Here is what my code the prints the following looks like:

if (clGetPlatformInfo(platforms[platform], CL_PLATFORM_NAME, sizeof(name), name, NULL)) Fatal("Cannot get OpenCL platform name\n");
if (verbose) printf("OpenCL Platform %d: %s\n", platform, name);

... inside forloop ...

  cl_uint compUnits, freq;
  cl_ulong memSize, maxAlloc;
  size_t maxWorkGrps;

  if (clGetDeviceInfo(id[devId], CL_DEVICE_MAX_COMPUTE_UNITS, sizeof(compUnits), &compUnits, NULL)) Fatal("Cannot get OpenCL device units\n");
  if (clGetDeviceInfo(id[devId], CL_DEVICE_MAX_CLOCK_FREQUENCY, sizeof(freq), &freq, NULL)) Fatal("Cannot get OpenCL device frequency\n");
  if (clGetDeviceInfo(id[devId], CL_DEVICE_NAME, sizeof(name), name, NULL)) Fatal("Cannot get OpenCL device name\n");

  if (clGetDeviceInfo(id[devId], CL_DEVICE_GLOBAL_MEM_SIZE, sizeof(memSize), &memSize, NULL)) Fatal("Cannot get OpenCL memory size.\n");
  if (clGetDeviceInfo(id[devId], CL_DEVICE_MAX_MEM_ALLOC_SIZE, sizeof(memSize), &maxAlloc, NULL)) Fatal("Cannot get OpenCL memory size.\n");

  if (clGetDeviceInfo(id[devId], CL_DEVICE_MAX_WORK_GROUP_SIZE, sizeof(maxWorkGrps), &maxWorkGrps, NULL)) Fatal("Cannot get OpenCL max work group size\n");

  int Gflops = compUnits * freq;

  if (verbose) printf(" ----- OpenCL Device # %d: %s-----\n"
    "Gflops: %f\n"
    "Max Compute Units: %d\n"
    "Max Clock Frequency: %d\n"
    "Total Memory of Device (bytes): %lu\n"
    "Max Size of Memory Object Allocation (bytes): %lu\n"
    "Max Work Group Size: %d\n",
    devId,
    name,
    1e-3*Gflops,
    compUnits,
    freq,
    memSize,
    maxAlloc,
    maxWorkGrps);
1

1 Answers

4
votes

My question is why does it say the max compute unit is only 1?

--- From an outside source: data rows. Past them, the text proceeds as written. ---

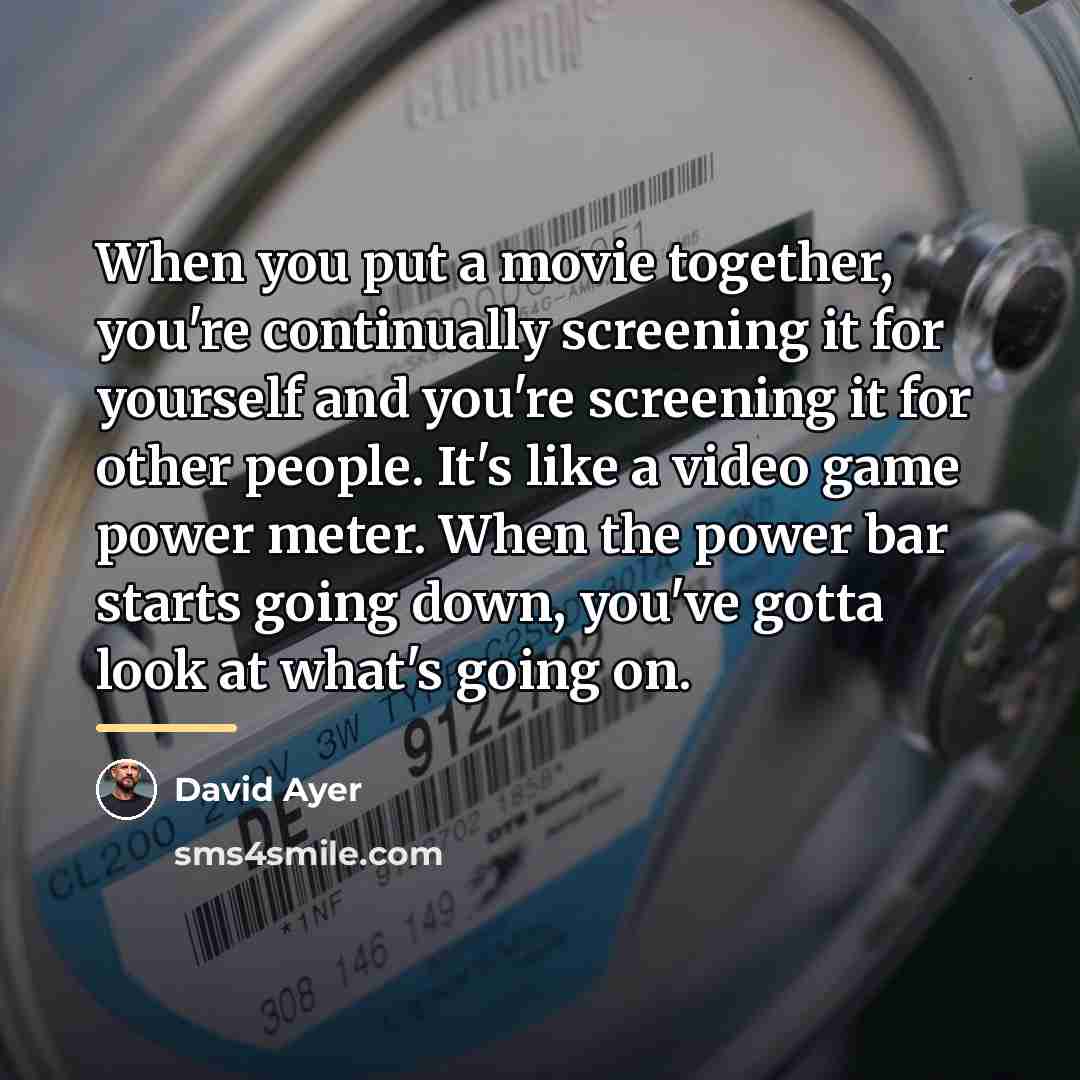 “When you put a movie together, you're continually screening it…” quote by David Ayer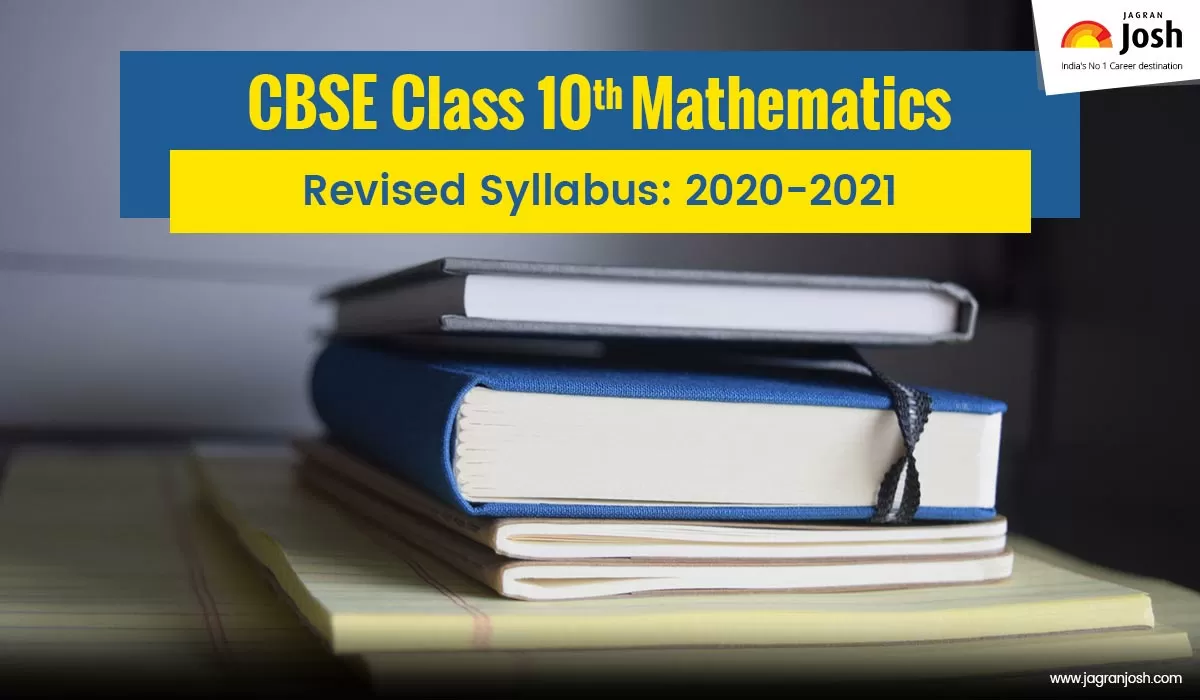 CBSE Class 10 Maths Revised Syllabus For Board Exam 2021 - Download In ...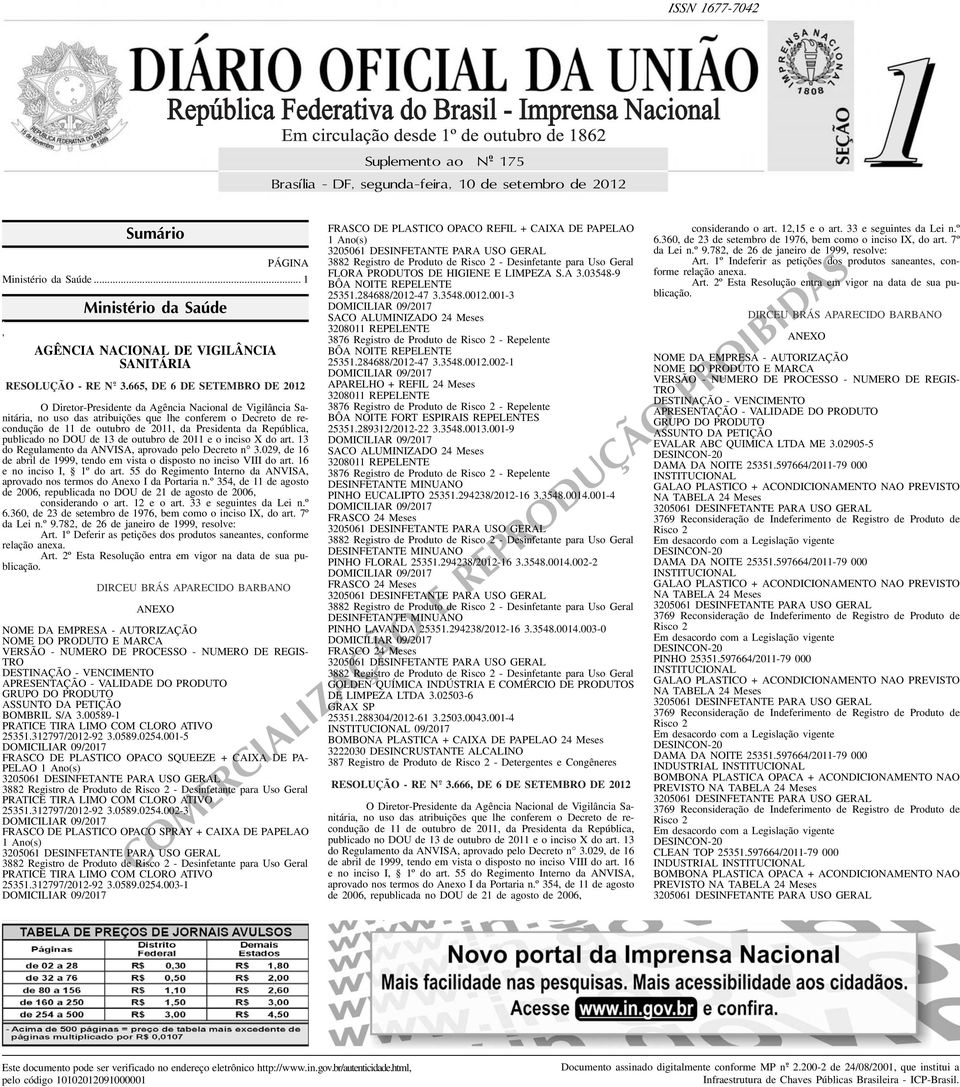 República, publicado no DOU de 13 de outubro de 2011 e o inciso X do art 13 do Regulamento da ANVISA, aprovado pelo Decreto n 3029, de 16 de abril de 1999, tendo em vista o disposto no inciso VIII do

The compute unit being referred to here corresponds to a NVIDIA GPU SM (streaming multiprocessor). That GPU has exactly one SM, which has 48 cores inside it.

So you're not limited to a single core or 1/48th of the capability of that GPU. Access to that compute unit means your program will have access to the 48 cores contained in it.